Start of Document text
Exploiting parasitic yeast to kill yeast pathogens
Insights into the genes and proteins involved in the predatory behavior of a parasitic yeast species could lead to new strategies for controlling yeast pathogens, according to a study published May 9 in the open-access journal PLOS Pathogens by Jürgen Wendland of the Carlsberg Research Laboratory in Denmark and Vrije Universiteit Brussel in Belgium, and colleagues.
Pathogenic yeasts and fungi are an increasing global healthcare burden, but the discovery of novel antifungal agents is slow. The parasitic yeast Saccharomycopsis schoenii was recently demonstrated to be able to kill the emerging multi-drug resistant yeast pathogen Candida auris. However, the molecular mechanisms involved in the predatory activity of S. schoenii have not been explored. To this end, the researchers sequenced, assembled and annotated a draft genome of S. schoenii. They integrated quantitative live-cell microscopy assays with genomic, transcriptomic and proteomic approaches to identify genes and proteins that are overexpressed by S. schoenii during its predation of the model prey cell Saccharomyces cerevisiae.
The researchers hypothesized that the need for organic sulfur compounds, especially methionine, play a central role in the predatory behavior of S. schoenii. Surprisingly, they found that a general nutrition limitation, not a specific methionine deficiency, triggered predatory activity. During predation, both proteomic and transcriptomic analyses revealed that S. schoenii highly upregulated and translated genes that encode enzymes called aspartic proteases, probably used to break down prey cell walls. According to the authors, these fundamental insights into the predatory behavior of S. schoenii open up new avenues to exploit this yeast as a biocontrol agent or source for novel antifungal agents.
The authors add, "With the combined efforts of big-data global analysis tools we were able to place Saccharomycopsis schoenii into a CTG clade and dissect predacious behavior of this yeast to identify genes and pathways that likely play a decisive role in the predation process. Additionally, with 'caught-in-the-act' in vivo time lapse microscopy we were able to monitor predacious behavior and prey cell death over time."
End of Document text
> **Exercise instructions**
Copy the yeast pathogens article again, beginning at the words "Exploiting parasitic yeast" and stopping after "Belgium, and colleagues.", and replace "parasitic yeast" with "predatory yeast" throughout that span.
Start of Raw data
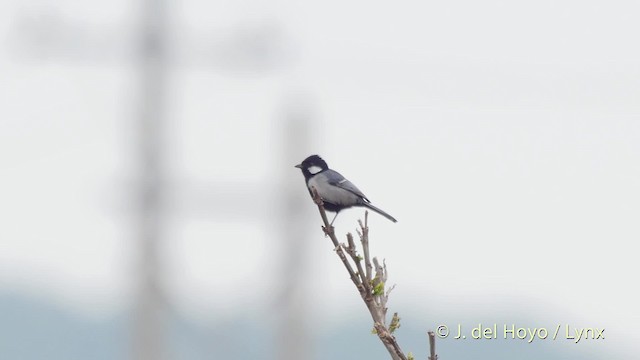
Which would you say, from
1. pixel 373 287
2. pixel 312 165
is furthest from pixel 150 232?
pixel 373 287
End of Raw data
> **Worked solution**
Exploiting predatory yeast to kill yeast pathogens
Insights into the genes and proteins involved in the predatory behavior of a predatory yeast species could lead to new strategies for controlling yeast pathogens, according to a study published May 9 in the open-access journal PLOS Pathogens by Jürgen Wendland of the Carlsberg Research Laboratory in Denmark and Vrije Universiteit Brussel in Belgium, and colleagues.